During the study period 2012 the Selenium concentrations levels in ground water locations of study area are varied from <0.01 mg/L to 0.02 mg/L in the overall study areas. The maximum concentration of Selenium has been observed at Venkannapalem village. The maximum acceptable limit for Selenium as per IS: 10500 is 0.01 mg/L and provisional guideline value as per World Health Organization is 0.04 mg/L. The observed concentration levels of Selenium in the study area are within the permissible limits of IS: 10500 except Mallam and Venkanapalem villages, however the selenium concentration levels of these two villages are within the provisional guideline value given by WHO standards. 2.6 CADMIUM: During the study period 2012 the Cadmium has been analyzed by using ICP-OES technique and has been found <0.01 mg/L in all study locations in overall study area. 2.7 LEAD: During the study period 2012 the Lead concentration levels in ground water locations of study area are varied from <0.01 mg/L to 0.035 mg/L in the overall study areas.
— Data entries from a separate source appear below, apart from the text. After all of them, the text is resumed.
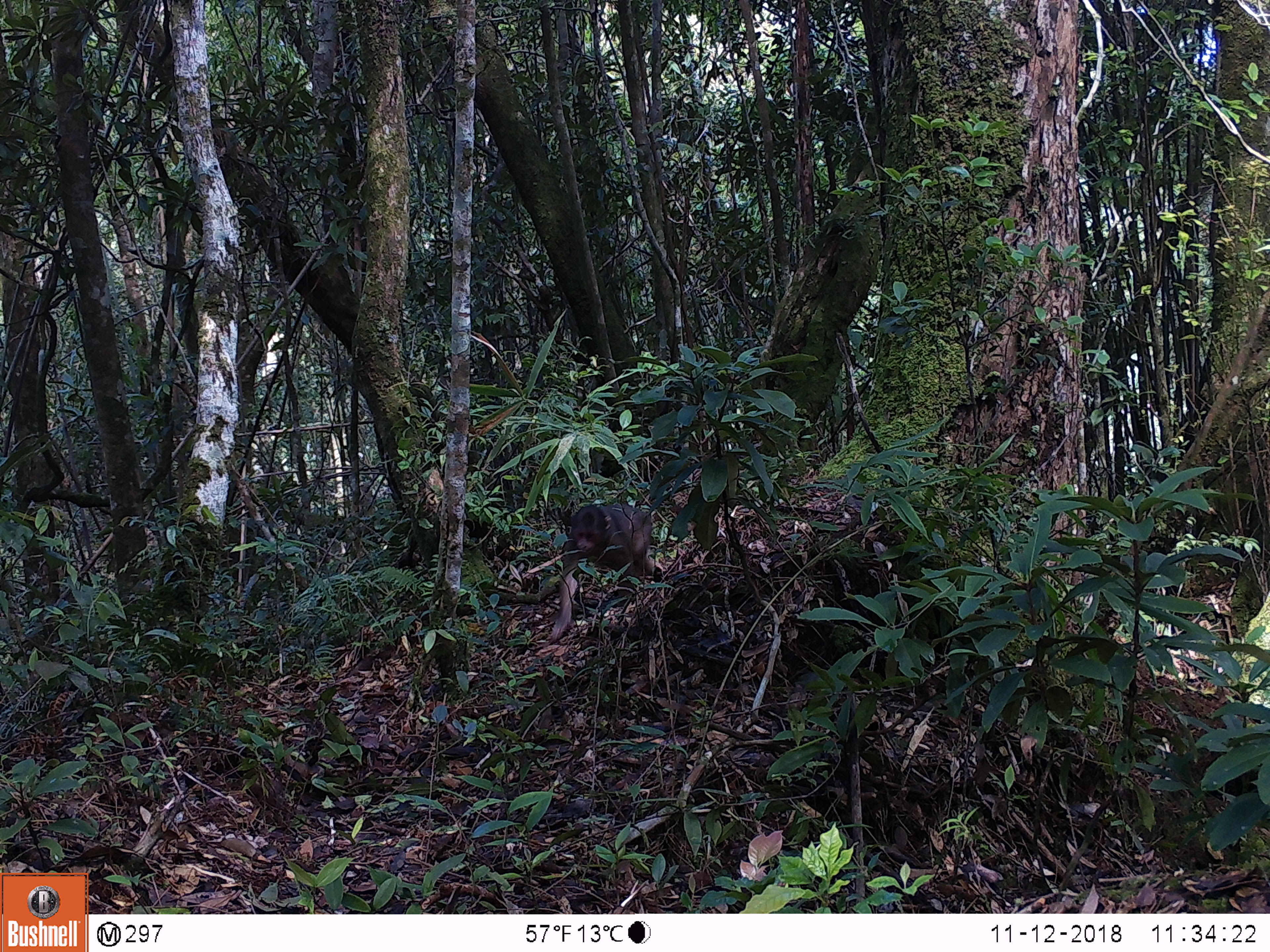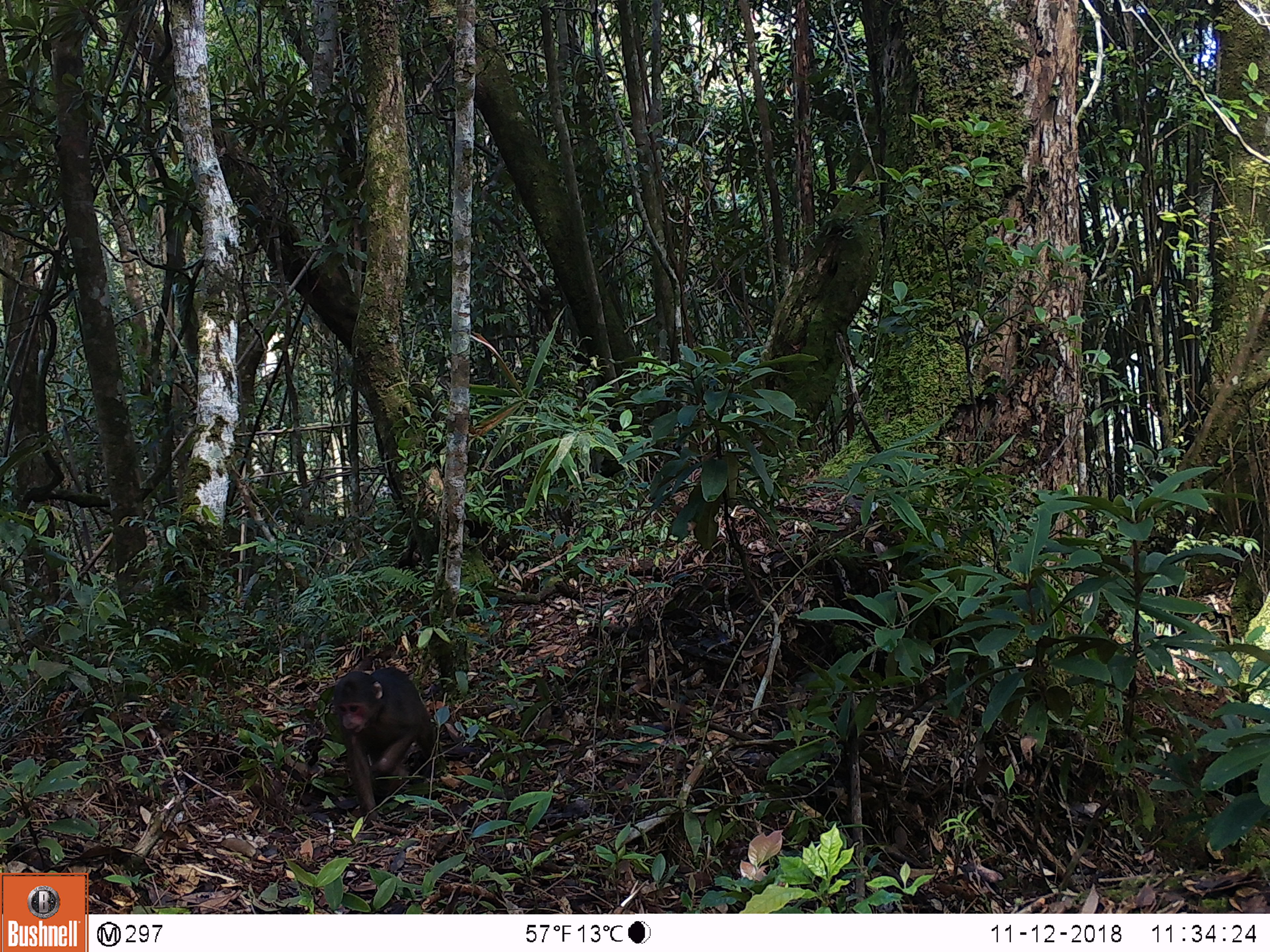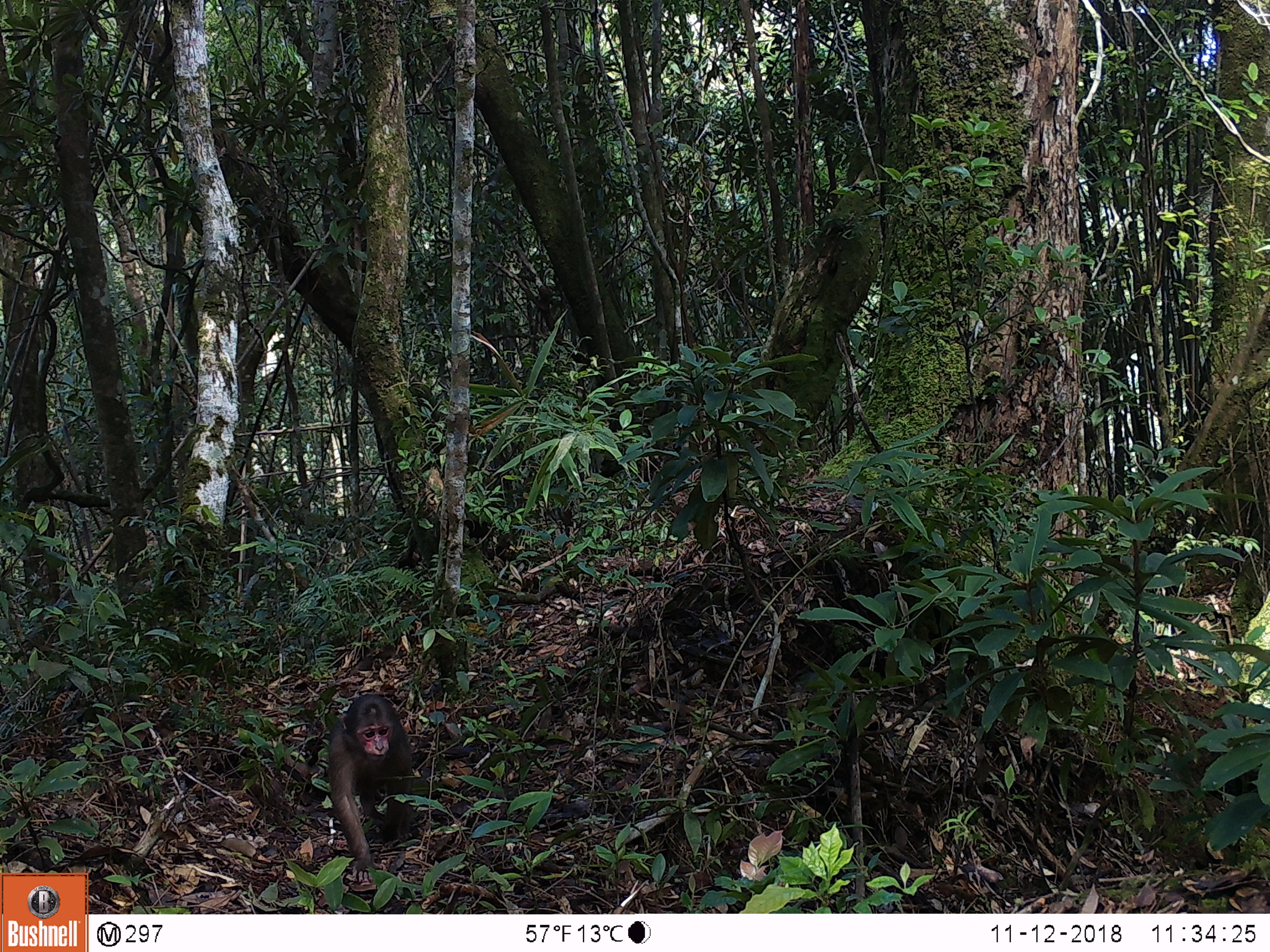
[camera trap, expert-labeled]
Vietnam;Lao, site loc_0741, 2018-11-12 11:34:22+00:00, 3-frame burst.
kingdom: Animalia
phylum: Chordata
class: Mammalia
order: Primates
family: Cercopithecidae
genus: Macaca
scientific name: Macaca arctoides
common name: stump-tailed macaque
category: stump tailed macaque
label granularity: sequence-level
The maximum concentration of Lead has been observed at Meezuru village. The maximum acceptable limit for Lead as per IS: 10500 and WHO guidelines is 0.01 mg/L. However the observed concentration levels of Lead in the study area are within the permissible limits specified in the IS: 10500 and WHO guidelines except Meezuru village. The primary source of lead is from service connections and plumbing in buildings. Lead concentrations can also vary according to the period in which the water has been in contact with the lead-containing materials. 2.8 MERCURY: During the study period 2012 the Mercury has been analyzed by using ICP-OES technique and has been found <0.01 mg/L in all study locations in overall study area. The maximum acceptable limit for Mercury as per IS: 10500 is 0.001 mg/L and WHO guidelines are 0.006 mg/L. However the observed concentration levels of Mercury in the study area are within the permissible limits specified in the IS: 10500 and WHO guidelines.

VI. CONCLUSION

Ground water is one of the major important drinking water sources throughout the world. Especially in most of the village areas the public are using ground water for drinking purpose. Heavy metals are most considerable contaminants in ground water. Excess levels of heavy metals might cause several short term and long term health effects to the human beings. Determination of these heavy metals with high accuracy and precision at trace levels is one of the major challenges in analytical chemistry. ICP-OES is one of the most widely and universally using technique for determination of heavy metals up to trace levels. The present study is focussed on determination of eight heavy metals like Arsenic (As), Nickel (Ni), Chromium (Cr), Lead (Pb), Cobalt (Co), Selenium (Se), Mercury (Hg) and Cadmium (Cd) in coastal surrounding villages of SPSR Nellore district. For this study 35 ground water samples are collected and subjected to analyze for As, Ni, Cr, Pb, Co, Se, Hg and Cd by using Inductively Coupled Plasma – Optical Emission Spectrometer (ICP-OES) technique. The minimum and maximum concentration levels of these eight heavy metals are summarized and discussed in the results and discussion concentrations of these eight heavy metal levels in the study area were compared with drinking water quality standards given by the Indian Standards (IS : 10500) and World Health Organization (WHO), 4th edition in 2011. In the overall study area the concentration levels of Arsenic in Thummalapenta, Nickel in mallam village, selenium in venkannapallem, Lead in meezuru villages are observed higher levels acceptable limits of IS : 10500. However the concentration levels of these eight heavy metals observed within the permissible limits of IS: 10500 and WHO guidelines.